_GIVEN TEXT_.
In my case eclipse believes __cplusplus is defined to 199711L but I'm quite certain that this should be defined to something along the lines of 201103L because the libstdc++ v3 uses

#if __cplusplus < 201103L
# include <bits/c++0x_warning.h>

in most of the new C++11 headers such as <future> and basic_string.h (where the definition of std::to_string is) which is included by <string>. Although when compiling with g++ (Built by MinGW-builds project) 4.8.0 20121225 (experimental) I get absolutely no error. This strange behaviour apparently confuses eclipse and makes it fail to properly phrase the included files.

Defining __cplusplus to something over 201103L before including the C++11 files should fix the bogus eclipse syntax errors such as Symbol 'shared_ptr' could not be resolved.

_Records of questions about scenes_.
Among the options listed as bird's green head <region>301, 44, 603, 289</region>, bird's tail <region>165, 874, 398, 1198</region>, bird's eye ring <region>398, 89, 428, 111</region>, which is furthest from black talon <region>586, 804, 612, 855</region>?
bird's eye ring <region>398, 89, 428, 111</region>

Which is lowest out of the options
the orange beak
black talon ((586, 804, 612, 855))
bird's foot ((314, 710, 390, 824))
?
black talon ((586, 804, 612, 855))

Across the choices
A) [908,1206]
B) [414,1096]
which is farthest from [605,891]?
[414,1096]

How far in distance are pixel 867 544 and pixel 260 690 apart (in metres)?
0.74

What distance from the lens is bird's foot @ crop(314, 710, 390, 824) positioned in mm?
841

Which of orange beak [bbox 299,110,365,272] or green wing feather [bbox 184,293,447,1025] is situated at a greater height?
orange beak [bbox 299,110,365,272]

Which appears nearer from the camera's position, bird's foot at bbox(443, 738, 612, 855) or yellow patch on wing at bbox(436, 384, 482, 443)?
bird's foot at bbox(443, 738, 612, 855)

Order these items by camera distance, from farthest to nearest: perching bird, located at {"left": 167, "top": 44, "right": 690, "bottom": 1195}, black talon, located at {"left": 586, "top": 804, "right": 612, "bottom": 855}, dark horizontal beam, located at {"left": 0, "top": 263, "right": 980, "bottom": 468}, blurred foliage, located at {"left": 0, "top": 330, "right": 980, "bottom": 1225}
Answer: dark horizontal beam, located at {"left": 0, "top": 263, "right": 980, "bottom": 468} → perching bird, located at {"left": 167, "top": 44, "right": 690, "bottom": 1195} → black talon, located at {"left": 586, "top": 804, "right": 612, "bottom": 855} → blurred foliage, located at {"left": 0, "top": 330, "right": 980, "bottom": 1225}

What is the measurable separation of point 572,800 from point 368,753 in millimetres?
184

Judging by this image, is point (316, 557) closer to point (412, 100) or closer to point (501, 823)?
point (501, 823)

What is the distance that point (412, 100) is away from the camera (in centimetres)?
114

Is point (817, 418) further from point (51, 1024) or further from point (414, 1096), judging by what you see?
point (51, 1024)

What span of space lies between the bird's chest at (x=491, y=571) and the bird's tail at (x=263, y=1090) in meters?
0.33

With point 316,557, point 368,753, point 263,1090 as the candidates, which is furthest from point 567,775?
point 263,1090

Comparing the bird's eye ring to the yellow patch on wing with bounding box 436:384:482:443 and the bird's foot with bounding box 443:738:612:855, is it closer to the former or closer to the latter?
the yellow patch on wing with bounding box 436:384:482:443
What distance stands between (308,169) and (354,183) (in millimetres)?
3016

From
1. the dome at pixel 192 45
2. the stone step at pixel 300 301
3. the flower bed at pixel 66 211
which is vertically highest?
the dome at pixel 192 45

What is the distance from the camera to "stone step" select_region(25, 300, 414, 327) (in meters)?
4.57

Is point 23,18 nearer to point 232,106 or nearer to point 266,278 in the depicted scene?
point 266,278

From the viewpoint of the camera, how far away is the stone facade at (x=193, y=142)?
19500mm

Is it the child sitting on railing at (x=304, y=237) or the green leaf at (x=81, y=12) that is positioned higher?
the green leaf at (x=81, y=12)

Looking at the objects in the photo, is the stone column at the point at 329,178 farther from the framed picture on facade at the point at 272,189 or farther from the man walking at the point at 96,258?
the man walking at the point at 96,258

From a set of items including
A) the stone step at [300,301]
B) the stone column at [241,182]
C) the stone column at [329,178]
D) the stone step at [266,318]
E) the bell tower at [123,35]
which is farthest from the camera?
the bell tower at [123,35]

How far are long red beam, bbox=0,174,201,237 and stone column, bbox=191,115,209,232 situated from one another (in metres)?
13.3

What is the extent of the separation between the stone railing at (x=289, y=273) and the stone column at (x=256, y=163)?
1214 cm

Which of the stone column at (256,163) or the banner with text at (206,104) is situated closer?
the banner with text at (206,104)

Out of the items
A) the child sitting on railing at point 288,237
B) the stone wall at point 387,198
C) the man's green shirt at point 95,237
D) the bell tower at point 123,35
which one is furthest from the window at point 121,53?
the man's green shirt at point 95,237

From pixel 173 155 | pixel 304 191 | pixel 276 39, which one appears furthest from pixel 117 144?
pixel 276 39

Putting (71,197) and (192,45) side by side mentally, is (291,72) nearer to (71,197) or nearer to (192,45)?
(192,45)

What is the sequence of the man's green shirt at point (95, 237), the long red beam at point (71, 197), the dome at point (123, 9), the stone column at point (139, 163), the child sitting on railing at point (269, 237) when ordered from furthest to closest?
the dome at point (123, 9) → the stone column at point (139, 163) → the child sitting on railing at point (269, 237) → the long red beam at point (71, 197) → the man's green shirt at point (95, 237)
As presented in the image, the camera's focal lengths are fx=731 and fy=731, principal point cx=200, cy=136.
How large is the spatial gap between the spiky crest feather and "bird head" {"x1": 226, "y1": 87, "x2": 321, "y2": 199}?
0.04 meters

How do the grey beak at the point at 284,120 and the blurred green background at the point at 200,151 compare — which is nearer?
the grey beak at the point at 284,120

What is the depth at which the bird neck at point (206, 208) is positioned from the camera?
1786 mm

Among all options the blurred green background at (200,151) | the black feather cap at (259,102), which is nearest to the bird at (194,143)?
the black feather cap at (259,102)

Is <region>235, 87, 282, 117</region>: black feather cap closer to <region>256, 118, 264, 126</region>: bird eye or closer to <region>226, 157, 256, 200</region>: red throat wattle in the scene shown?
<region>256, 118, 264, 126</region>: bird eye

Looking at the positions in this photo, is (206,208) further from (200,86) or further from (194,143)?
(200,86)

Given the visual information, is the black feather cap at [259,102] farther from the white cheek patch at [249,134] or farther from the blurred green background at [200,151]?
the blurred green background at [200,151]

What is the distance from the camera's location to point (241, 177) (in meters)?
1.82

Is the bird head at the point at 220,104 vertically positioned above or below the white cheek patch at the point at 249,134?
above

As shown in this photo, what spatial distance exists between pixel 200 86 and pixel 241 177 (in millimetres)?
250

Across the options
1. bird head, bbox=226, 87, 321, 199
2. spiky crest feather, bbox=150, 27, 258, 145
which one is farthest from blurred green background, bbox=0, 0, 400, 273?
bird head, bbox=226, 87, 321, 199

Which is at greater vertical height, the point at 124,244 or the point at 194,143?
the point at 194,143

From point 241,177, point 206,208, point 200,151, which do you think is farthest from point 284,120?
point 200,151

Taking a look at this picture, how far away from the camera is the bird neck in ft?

_GOAL_.
Using the text on Eclipse and __cplusplus, say whether each statement agrees with it, answering yes or no and quoting the deciding words.
1. Eclipse treats __cplusplus as 199711L.
2. Compiling with g++ 4.8.0 produces errors.
3. std::to_string is defined in <future>.

_WRITTEN SOLUTION_.
1. Yes: "eclipse believes __cplusplus is defined to 199711L"
2. No: "I get absolutely no error"
3. No: "basic_string.h (where the definition of std::to_string is)"